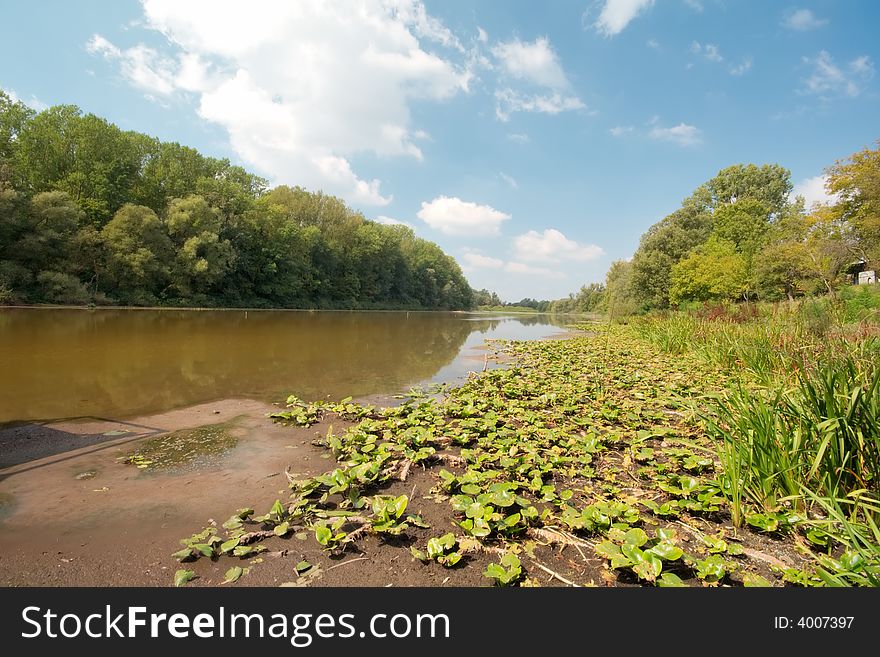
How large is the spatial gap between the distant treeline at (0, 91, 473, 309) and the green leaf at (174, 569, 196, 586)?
117ft

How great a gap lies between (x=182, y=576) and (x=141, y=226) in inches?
1716

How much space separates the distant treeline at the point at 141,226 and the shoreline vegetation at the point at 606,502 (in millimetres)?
35405

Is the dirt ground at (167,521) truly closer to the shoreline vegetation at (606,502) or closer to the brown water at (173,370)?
the shoreline vegetation at (606,502)

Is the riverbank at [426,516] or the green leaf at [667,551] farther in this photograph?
the riverbank at [426,516]

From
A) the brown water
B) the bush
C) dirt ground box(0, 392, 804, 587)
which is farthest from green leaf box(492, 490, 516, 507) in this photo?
the bush

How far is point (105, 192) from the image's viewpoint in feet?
125

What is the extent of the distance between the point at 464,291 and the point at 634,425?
4497 inches

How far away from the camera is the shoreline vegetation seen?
2.36m

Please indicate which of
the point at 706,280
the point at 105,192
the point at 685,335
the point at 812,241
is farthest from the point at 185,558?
the point at 105,192

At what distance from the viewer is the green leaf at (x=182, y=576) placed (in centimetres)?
230

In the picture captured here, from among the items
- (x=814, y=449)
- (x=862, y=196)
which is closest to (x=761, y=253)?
(x=862, y=196)

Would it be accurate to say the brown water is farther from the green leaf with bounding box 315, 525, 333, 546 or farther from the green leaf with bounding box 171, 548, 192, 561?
the green leaf with bounding box 315, 525, 333, 546

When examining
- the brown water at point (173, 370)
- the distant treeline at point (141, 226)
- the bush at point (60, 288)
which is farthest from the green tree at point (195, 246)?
the brown water at point (173, 370)

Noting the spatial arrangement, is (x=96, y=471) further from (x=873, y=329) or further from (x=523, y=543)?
(x=873, y=329)
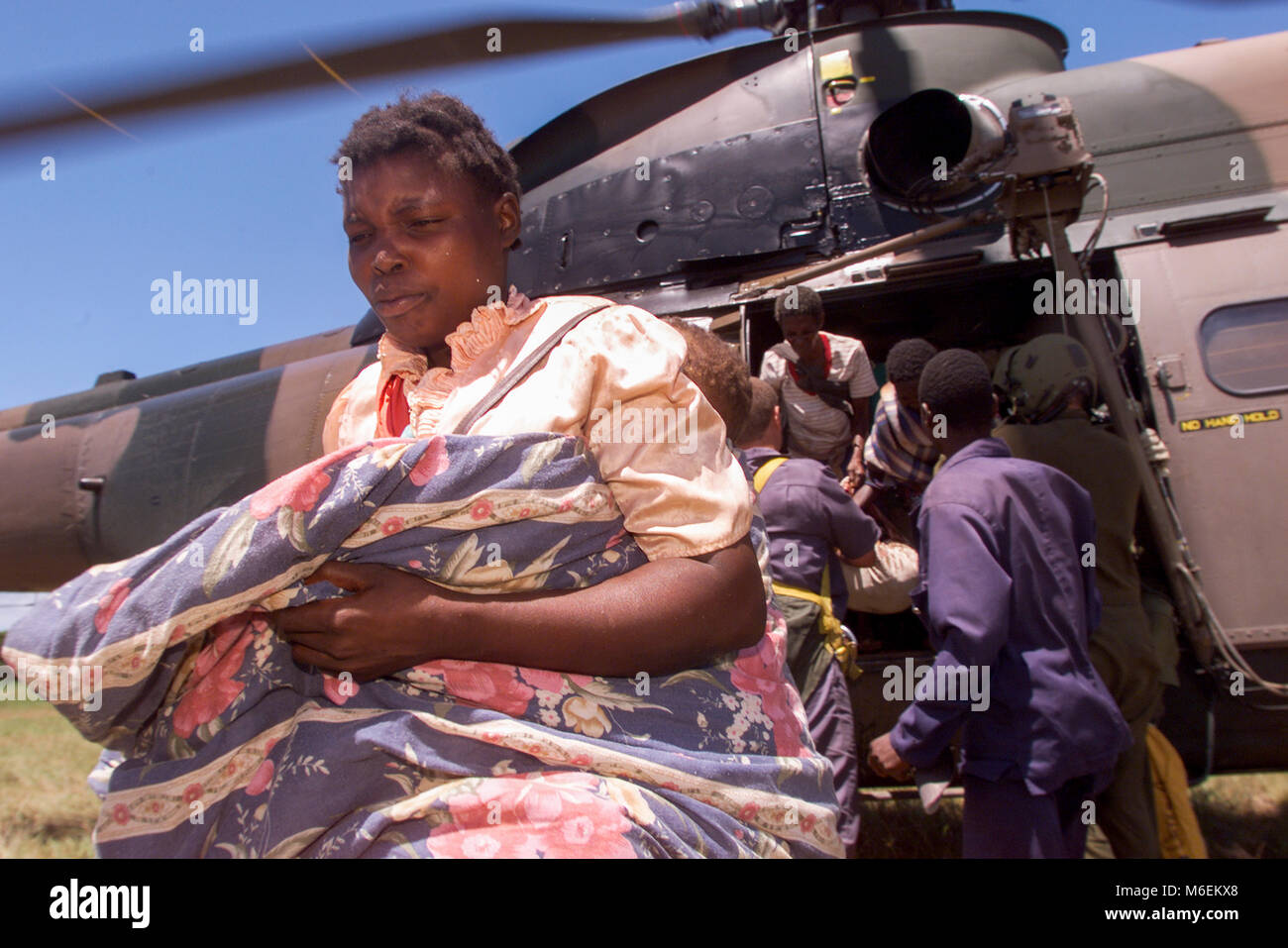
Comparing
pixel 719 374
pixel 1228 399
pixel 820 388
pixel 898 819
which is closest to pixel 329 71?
pixel 719 374

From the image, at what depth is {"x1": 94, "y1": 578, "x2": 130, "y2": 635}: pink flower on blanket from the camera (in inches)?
34.9

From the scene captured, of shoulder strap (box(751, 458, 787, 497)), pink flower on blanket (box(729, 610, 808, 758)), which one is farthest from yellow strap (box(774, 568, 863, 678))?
pink flower on blanket (box(729, 610, 808, 758))

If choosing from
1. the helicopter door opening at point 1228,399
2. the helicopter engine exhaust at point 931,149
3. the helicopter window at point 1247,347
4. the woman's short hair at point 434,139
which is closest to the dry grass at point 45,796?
the woman's short hair at point 434,139

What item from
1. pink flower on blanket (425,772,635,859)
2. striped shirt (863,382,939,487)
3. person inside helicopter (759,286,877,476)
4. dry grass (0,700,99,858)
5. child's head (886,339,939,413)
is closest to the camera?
pink flower on blanket (425,772,635,859)

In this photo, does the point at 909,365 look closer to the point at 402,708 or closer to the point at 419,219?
the point at 419,219

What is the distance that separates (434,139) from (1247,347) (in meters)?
3.30

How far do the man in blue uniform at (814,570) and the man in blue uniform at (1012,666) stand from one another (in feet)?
1.26

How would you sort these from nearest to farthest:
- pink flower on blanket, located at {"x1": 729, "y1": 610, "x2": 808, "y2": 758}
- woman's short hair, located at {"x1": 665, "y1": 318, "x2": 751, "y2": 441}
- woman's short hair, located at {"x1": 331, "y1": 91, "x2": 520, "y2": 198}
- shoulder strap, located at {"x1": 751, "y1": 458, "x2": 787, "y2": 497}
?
1. pink flower on blanket, located at {"x1": 729, "y1": 610, "x2": 808, "y2": 758}
2. woman's short hair, located at {"x1": 331, "y1": 91, "x2": 520, "y2": 198}
3. woman's short hair, located at {"x1": 665, "y1": 318, "x2": 751, "y2": 441}
4. shoulder strap, located at {"x1": 751, "y1": 458, "x2": 787, "y2": 497}

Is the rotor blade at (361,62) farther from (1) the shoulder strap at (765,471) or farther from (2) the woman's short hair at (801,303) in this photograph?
(1) the shoulder strap at (765,471)

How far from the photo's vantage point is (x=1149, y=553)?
10.9ft

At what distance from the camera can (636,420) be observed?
1.01 metres

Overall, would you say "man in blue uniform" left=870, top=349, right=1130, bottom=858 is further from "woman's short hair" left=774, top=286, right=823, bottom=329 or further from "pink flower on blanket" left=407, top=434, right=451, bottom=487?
"pink flower on blanket" left=407, top=434, right=451, bottom=487

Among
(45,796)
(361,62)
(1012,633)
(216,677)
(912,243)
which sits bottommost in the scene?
(45,796)

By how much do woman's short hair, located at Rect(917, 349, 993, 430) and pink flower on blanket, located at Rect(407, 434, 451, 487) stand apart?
74.2 inches
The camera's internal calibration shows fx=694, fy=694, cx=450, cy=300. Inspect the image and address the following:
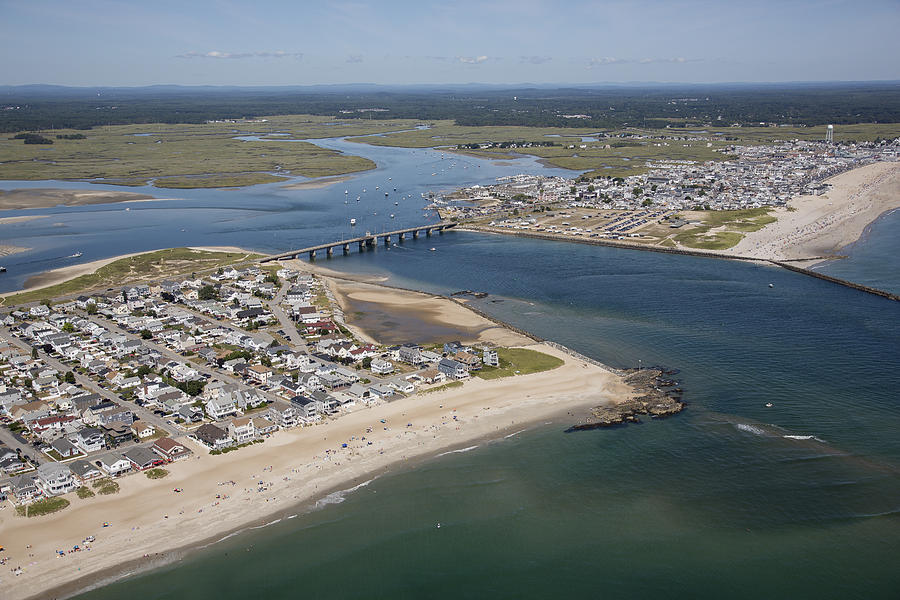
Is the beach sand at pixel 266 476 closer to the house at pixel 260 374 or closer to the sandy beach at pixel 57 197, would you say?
the house at pixel 260 374

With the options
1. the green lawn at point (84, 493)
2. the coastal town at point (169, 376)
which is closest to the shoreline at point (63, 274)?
the coastal town at point (169, 376)

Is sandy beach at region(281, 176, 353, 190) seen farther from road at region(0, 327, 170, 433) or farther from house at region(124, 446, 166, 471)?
house at region(124, 446, 166, 471)

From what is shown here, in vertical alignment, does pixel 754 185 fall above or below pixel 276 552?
above

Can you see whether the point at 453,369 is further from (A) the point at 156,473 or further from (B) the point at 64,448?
(B) the point at 64,448

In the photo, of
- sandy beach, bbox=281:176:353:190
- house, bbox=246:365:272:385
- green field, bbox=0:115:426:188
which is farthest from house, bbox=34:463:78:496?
green field, bbox=0:115:426:188

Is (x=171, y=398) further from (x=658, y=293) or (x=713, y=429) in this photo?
(x=658, y=293)

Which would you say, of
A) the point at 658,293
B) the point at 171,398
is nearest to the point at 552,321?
the point at 658,293
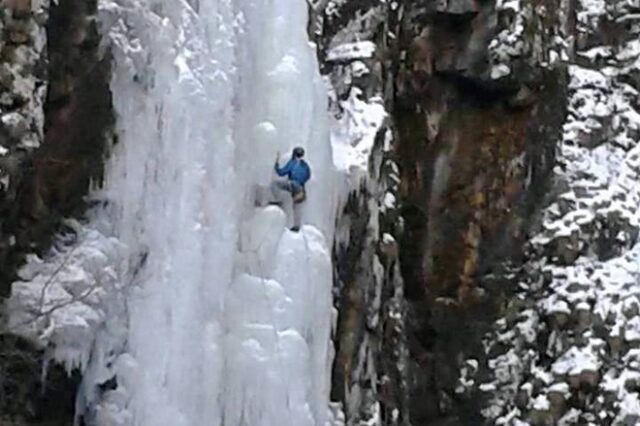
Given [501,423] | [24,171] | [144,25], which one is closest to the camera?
[24,171]

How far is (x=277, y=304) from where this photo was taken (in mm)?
10430

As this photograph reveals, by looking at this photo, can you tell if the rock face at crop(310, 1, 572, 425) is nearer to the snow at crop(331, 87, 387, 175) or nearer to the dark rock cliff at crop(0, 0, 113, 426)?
the snow at crop(331, 87, 387, 175)

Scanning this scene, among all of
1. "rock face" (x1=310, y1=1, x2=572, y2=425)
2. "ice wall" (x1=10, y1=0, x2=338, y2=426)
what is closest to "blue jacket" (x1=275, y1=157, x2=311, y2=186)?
"ice wall" (x1=10, y1=0, x2=338, y2=426)

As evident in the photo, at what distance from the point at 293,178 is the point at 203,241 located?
113 cm

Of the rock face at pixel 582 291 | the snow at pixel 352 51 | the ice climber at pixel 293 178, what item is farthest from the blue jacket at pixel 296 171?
the rock face at pixel 582 291

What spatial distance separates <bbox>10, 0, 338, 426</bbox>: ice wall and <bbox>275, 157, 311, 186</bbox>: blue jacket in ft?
0.56

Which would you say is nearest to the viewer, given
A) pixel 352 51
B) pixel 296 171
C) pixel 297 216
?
pixel 296 171

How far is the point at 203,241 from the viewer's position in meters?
10.0

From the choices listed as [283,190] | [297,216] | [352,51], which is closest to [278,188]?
[283,190]

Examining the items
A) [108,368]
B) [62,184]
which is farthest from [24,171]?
[108,368]

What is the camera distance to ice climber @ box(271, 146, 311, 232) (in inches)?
422

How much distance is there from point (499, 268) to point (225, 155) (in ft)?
18.2

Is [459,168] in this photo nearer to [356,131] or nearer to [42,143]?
[356,131]

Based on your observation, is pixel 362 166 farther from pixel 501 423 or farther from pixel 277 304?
pixel 501 423
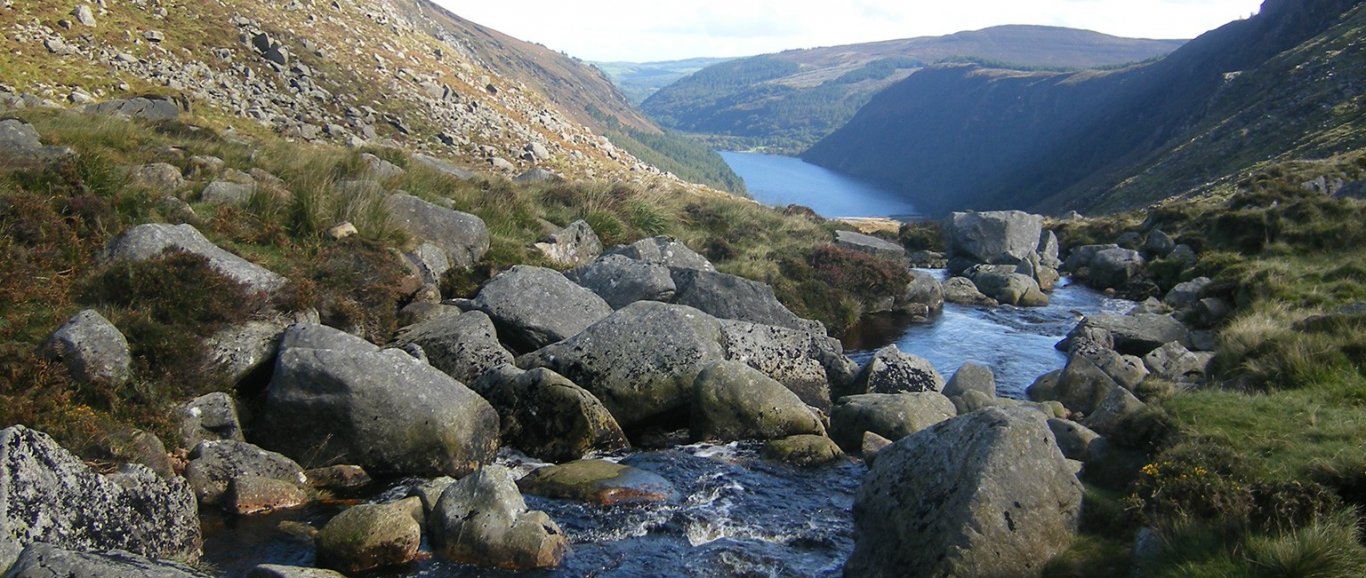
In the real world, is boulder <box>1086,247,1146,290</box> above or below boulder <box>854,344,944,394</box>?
below

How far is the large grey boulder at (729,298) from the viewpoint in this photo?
18.5 meters

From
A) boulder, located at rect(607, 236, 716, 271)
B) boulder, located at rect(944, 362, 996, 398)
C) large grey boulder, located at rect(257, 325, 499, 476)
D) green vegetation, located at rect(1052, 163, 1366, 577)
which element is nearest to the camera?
green vegetation, located at rect(1052, 163, 1366, 577)

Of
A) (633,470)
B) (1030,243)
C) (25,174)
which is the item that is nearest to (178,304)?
(25,174)

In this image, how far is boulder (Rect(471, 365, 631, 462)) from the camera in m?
12.1

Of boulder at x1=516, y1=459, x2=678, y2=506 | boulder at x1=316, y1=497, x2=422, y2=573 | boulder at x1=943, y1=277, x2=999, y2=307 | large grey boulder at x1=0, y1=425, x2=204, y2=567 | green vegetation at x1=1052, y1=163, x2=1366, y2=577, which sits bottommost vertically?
boulder at x1=943, y1=277, x2=999, y2=307

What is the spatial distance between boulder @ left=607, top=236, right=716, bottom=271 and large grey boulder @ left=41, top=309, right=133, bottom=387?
1132cm

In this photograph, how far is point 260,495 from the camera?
9859 mm

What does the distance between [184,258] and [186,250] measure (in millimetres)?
442

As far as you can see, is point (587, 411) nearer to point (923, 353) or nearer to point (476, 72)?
point (923, 353)

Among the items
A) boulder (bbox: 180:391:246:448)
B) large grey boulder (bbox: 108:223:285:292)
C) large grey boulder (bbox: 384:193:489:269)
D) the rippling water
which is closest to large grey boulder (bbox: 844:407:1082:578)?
boulder (bbox: 180:391:246:448)

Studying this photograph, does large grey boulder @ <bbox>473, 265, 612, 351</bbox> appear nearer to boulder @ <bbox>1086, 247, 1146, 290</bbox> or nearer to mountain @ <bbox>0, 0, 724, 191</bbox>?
mountain @ <bbox>0, 0, 724, 191</bbox>

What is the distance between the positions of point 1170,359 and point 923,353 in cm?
549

** What is expected **
Reproduce every row exactly as it appears, from the line containing "Is the dirt" down to the line containing "4497 inches", with both of those lines included.

** The response **
Is the dirt ground at (167,521) truly closer to the shoreline vegetation at (606,502) or closer to the brown water at (173,370)?
the shoreline vegetation at (606,502)

Is the riverbank at [426,516] or the green leaf at [667,551] farther in this photograph?
the riverbank at [426,516]

From
A) the brown water
B) the bush
C) dirt ground box(0, 392, 804, 587)
which is farthest from green leaf box(492, 490, 516, 507) in this photo?
the bush

How far is point (105, 192) from the image's viewpoint in feet?
125

What is the extent of the distance between the point at 464,291 and the point at 634,425?
4497 inches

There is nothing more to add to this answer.